老馮有所動容,連說帶比畫,一板一眼地講起來。他們三個人一個用手機,一個用筆記本,一個用腦子,一邊聽一邊記。

老馮提供的線索當晚就把三個人支到了一家藥店門口,定做假車牌的,就是這個藥店的老闆。

三個人埋伏在周圍,看著這個中等身形的男人裹得嚴嚴實實地從藥店裡出來,他拉上捲簾門,衝著夜間售藥視窗叮囑:「晚上聽著點兒動靜,別睡太死。」之後,他走向了停在道邊的一輛轎車旁,開門用力的時候有點兒彆扭,齜牙咧嘴的,膀子上顯然有傷。

他剛坐到駕駛座上,還沒鎖車門,副駕駛座車門和後面的兩個車門就都被人開啟了,王響、龔彪和馬德勝魚貫而入。

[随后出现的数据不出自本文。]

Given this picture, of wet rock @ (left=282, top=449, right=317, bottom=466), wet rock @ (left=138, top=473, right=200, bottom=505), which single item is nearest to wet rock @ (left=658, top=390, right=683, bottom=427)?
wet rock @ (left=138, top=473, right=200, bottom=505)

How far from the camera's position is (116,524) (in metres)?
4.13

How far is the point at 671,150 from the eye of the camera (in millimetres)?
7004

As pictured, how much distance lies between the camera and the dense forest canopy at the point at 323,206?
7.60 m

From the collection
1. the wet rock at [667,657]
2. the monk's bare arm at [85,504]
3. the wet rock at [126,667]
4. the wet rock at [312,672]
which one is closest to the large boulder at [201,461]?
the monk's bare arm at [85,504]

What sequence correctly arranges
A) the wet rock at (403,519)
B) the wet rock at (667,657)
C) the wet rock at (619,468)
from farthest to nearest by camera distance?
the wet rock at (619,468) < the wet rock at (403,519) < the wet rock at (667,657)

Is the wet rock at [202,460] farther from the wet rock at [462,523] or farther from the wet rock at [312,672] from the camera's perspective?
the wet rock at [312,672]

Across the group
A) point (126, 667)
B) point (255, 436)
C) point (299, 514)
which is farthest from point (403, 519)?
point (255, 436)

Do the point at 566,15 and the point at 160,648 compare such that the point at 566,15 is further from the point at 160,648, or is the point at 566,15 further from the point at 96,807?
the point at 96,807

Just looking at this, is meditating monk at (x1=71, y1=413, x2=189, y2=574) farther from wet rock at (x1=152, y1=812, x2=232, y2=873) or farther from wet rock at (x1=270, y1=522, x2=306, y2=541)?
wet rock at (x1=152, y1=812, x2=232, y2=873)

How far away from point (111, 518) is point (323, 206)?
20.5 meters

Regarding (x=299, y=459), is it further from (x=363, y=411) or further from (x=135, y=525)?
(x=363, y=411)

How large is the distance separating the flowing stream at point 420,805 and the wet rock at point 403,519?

他大驚,剛要喊,坐在副駕駛座上的龔彪就說:「別嚷嚷,問你點兒事。」「你是誰啊?」

這聲音王響太耳熟了,他皺著眉頭想了幾秒鐘,輕輕問:「曲波?」藥店老闆一愣,從後視鏡往後看了看,摘掉了保暖的圍巾和帽子——這人正是曲波。

車上畢竟不是聊事的地方,於是幾人來到了一間被白熾燈照亮的中等規模的辦公室。辦公桌上懸掛著一塊匾額,上面寫著「惠民大藥房」。

曲波大大方方地坐到了老闆椅上:「隨便坐。」三個人四下打量著這間辦公室。

王響說:「出息了,幹這麼大的買賣呢?」

「總得混口飯吃,好歹也算專業對口。」中年老闆的謙遜中總透出某種油膩感。

馬德勝問:「知道自己犯法了嗎?」

曲波笑道:「使用偽造、變造機動車號牌和行駛證,造成交通事故後逃逸,尚不構成犯罪的,處十五日以下拘留並罰款。我早問過律師了。沒錯,‘吉w357f’的車牌是我套的,我會去自首。」王響不解:「你套我的牌,故意撞傅衛軍,就是為了告訴我他回來了?」「我本來不想讓自己牽扯進來,可老天爺偏偏就讓我碰見了他。」伴著這句頗有深意的話,曲波眼睛往上瞟,彷彿陷入了某段回憶中。

…………

紅燈,路口前。

曲波把自己的車停在路口,隨手把墨鏡摘下來放到一邊,墨鏡滑到了副駕駛座上。曲波彎著身子去夠墨鏡,起身時,正好瞟見一個人從車頭前的人行道上經過。

那人穿著一身黑。

那人不經意地往車這邊瞅了一眼,恰好圍巾滑落,露出了面龐。

曲波一下愣住了,恰好跟那人有極為短暫的對視。他連忙重新戴上墨鏡,手都抖了,似乎生怕被那人發現什麼。

那人順手把圍巾重新戴上,過了馬路徑自離去。

曲波氣喘吁吁。

他身後汽車的喇叭聲和催促聲此起彼伏。

那人無疑就是傅衛軍。

…………

曲波笑了笑:「巧吧?天意。」

王響問:「你咋知道我的車牌號的?」

曲波指了指自己頭上懸掛的匾額:「二十年前,我爹在車間親手把捆鋼筋的繩子解開,用一條腿換了我家一條活路,養活了我們哥兒倆。樺城的惠民大藥房是連鎖店,老闆是我親弟弟,我幫著打打下手。」龔彪忽地站了起來。

曲波說:「沒錯,我見過小露,當然也見過你。」曲波見到龔彪的那個夏夜,小露從藥店裡出來,鎖了捲簾門,衝著夜間值班視窗打了個招呼。

「走了啊!」

小露剛一轉身,就被早就「埋伏」在一旁的龔彪抱在懷裡。